Instructions to use interlive/video-ma2mba-0.3b with libraries, inference providers, notebooks, and local apps. Follow these links to get started.
- Libraries
- Transformers
How to use interlive/video-ma2mba-0.3b with Transformers:
# Load model directly from transformers import AutoModelForCausalLM model = AutoModelForCausalLM.from_pretrained("interlive/video-ma2mba-0.3b", dtype="auto") - Notebooks
- Google Colab
- Kaggle
video-ma2mba-0.3b
Video-Ma²mba is an efficient long-form video understanding model that replaces Transformer attention with State Space Models (SSMs) in the Mamba-2 framework, achieving linear time and memory scaling in sequence length. A single GPU can therefore process video sequences equivalent to millions of tokens — over two hours of video at 1 FPS.

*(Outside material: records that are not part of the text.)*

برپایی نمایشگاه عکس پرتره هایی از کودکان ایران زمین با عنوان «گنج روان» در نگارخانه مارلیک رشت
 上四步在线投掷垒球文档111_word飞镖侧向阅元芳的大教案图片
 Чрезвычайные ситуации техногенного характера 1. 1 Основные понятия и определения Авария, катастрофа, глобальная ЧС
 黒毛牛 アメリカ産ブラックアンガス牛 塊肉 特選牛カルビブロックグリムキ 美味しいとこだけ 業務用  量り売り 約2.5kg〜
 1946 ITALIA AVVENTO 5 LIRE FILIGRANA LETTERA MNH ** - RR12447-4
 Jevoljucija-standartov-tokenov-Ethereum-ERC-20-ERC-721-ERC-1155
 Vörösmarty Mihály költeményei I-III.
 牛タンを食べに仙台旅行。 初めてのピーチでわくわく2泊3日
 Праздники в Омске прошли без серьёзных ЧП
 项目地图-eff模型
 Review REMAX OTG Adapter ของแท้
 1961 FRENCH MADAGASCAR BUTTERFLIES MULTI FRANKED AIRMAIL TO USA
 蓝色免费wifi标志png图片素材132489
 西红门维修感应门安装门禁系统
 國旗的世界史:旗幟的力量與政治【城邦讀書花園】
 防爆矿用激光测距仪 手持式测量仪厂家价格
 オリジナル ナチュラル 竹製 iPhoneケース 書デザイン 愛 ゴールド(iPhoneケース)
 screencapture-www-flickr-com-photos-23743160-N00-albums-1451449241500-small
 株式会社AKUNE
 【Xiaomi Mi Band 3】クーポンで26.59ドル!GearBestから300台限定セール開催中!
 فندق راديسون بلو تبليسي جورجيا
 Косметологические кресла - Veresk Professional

Paper: Look Every Frame All at Once: Video-Ma²mba for Efficient Long-form Video Understanding with Multi-Axis Gradient Checkpointing
Hosu Lee, Junho Kim, Hyunjun Kim, Yong Man Ro
Integrated Vision and Language Lab, KAIST
What is Video-Ma²mba?
Processing long videos with Transformer-based video-LLMs is expensive: self-attention scales quadratically with the number of tokens, so memory and compute explode as videos grow to thousands of frames. Video-Ma²mba addresses this at the architecture level.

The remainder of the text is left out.